Distracting somatic comorbidity. In primary care settings, patients with DD oftentimes present with somatic comorbidity, particularly those with lower education and milder symptoms.22 Somatic symptoms may over-shadow the underlying mood disorder.

Lack of patient recognition in early-onset DD.
When the symptoms of DD have been longstanding (i.e., date back to childhood and/or adolescence), affected individuals may conclude that their maladies are actually personality characteristics. In other words, they may not identify the mood disturbance as separate from self.

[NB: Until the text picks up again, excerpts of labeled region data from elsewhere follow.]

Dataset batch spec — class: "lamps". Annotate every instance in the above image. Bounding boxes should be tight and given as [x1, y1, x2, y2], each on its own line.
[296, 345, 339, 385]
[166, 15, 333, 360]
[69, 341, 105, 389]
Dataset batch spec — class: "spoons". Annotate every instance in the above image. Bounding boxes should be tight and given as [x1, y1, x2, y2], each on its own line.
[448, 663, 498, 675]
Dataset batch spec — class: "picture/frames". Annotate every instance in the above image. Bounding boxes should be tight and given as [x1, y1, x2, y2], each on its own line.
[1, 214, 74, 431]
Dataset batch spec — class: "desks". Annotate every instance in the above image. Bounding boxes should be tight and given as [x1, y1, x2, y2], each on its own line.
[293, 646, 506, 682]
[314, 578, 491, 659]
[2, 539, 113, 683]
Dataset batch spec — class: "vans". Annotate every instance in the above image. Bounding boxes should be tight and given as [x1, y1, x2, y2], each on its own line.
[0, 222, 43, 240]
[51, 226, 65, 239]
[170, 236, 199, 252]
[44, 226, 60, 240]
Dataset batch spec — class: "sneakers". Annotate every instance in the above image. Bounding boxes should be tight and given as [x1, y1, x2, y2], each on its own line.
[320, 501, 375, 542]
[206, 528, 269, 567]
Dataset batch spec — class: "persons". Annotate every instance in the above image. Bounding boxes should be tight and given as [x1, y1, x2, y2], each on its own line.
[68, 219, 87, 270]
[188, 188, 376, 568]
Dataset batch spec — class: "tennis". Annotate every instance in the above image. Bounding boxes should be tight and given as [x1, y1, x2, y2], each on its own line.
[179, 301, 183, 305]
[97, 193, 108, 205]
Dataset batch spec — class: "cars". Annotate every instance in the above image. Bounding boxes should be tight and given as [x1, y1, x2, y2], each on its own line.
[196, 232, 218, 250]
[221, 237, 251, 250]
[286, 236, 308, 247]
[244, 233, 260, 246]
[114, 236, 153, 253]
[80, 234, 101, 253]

Misdiagnosis of symptoms. Most primary care clinicians are fairly well-trained in the detection and diagnosis of major depression. This is likely because the symptoms of major depression are more dramatic and oftentimes anchored around identifiable alterations in neurovegetative rhythms. Therefore, when patients broach the subject of “depression,” many clinicians promptly cue to their mental templates for major depression, unintentionally overlooking the diagnosis of DD. This phenomenon may also occur in mental health settings.
Discriminating depressive disorders: a simple approach. All patients with depression need to be screened for DD. This can be easily accomplished by presenting the patient with a figure that compares and contrasts DD and major depression (Figure 1). In explaining the differences to patients, we emphasize that DD is characterized by an insidious onset, waxing/waning symptoms of at least two years duration, and possibly brief periods of normal mood. In contrast, major depression is characterized by a fairly well-defined onset, sustained symptoms, and discrete episodes. We have found that simultaneously discussing these syndromes and illustrating them with patients enables rapid determination of the offending syndrome.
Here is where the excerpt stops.